You can only do it with the port 443 (-p 443)
I hope I helped
Let Apache listen on 127.0.0.1:443 and it’s solved.
I followed the tutorial and also get the same message. SSH via port 443 works and sslh is listening on port 443. /var/log/upstart/httpd-user.log shows
Start User Apache Server …..
(98)Address already in use: make_sock: could not bind to address [::]:443
(98)Address already in use: make_sock: could not bind to address 0.0.0.0:443
please advise
Thank you so much for this. I had it working perfectly up until the DSM 6 release in which synology has moved to nginx so the config changes to apache no longer work.

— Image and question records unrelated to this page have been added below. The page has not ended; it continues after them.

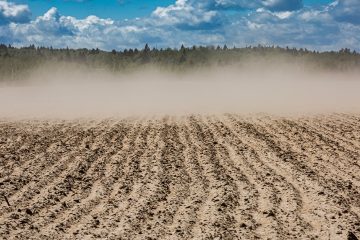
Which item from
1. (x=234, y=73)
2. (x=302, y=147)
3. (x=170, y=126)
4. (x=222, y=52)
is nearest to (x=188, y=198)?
(x=302, y=147)

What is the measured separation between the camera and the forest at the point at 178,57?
403 ft

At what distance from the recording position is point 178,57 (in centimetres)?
13475

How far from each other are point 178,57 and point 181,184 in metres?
126

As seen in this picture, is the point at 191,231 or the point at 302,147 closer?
the point at 191,231

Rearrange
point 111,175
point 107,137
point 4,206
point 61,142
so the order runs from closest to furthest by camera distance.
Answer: point 4,206
point 111,175
point 61,142
point 107,137

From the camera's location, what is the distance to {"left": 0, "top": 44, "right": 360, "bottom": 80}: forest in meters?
123

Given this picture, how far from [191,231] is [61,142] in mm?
9475

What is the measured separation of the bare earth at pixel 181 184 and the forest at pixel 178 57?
101 m

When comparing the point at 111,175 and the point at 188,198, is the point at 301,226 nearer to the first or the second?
the point at 188,198

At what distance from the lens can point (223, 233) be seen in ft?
24.0

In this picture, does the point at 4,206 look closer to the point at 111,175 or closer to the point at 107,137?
the point at 111,175

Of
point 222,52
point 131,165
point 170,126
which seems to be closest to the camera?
point 131,165

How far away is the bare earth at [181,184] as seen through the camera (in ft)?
25.0

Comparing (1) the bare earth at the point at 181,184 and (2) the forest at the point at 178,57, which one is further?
(2) the forest at the point at 178,57
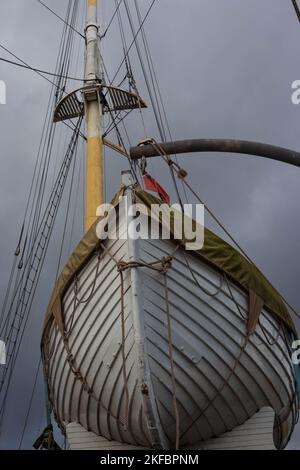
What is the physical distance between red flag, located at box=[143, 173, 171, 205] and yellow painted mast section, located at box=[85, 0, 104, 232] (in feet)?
7.12

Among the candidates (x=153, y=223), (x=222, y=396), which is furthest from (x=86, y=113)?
(x=222, y=396)

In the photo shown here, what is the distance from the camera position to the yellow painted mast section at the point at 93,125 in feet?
34.5

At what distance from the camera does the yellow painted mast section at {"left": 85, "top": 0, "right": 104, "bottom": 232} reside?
10.5 meters

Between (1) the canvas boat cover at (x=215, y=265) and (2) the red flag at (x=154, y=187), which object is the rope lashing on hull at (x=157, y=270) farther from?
(2) the red flag at (x=154, y=187)

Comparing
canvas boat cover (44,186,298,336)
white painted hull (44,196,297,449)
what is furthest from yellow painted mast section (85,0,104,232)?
white painted hull (44,196,297,449)

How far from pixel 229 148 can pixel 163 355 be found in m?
2.66

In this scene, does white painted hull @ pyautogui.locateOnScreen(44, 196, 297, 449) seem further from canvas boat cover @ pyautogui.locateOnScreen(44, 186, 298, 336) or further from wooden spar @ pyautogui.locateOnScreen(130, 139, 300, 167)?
wooden spar @ pyautogui.locateOnScreen(130, 139, 300, 167)

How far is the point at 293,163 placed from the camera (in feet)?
16.1

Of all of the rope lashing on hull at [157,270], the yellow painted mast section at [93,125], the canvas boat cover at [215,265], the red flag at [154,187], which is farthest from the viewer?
the yellow painted mast section at [93,125]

I first tried just changing the relevant spot in /etc/nginx/nginx.conf to bind to 127.0.0.1 but upon restarting the config had reverted. I finally figured out that synology uses mustache to create the synology configs at boot.
The mustache files are located in /usr/syno/share/nginx. Three of the files have reference to 443, DSM.mustache, WWWService.mustache and server.mustache. I modified each of those to change the 443 listen and added 127.0.0.1: to the line:
listen 127.0.0.1:443 default_server ssl
Upon rebooting sslh was back to working normally.
Kjell Breiland, the mustcashe thing helped me a lot trying to change the default nginx ports.
Thank you.
Kjell Breiland, that’s really helpful. However, my sshl won’t start even when I have changed the references to 127.0.0.1:443. Could it have anything to do with the Reverse Proxy rules in the Application Portal? I’m at a bit of a loss.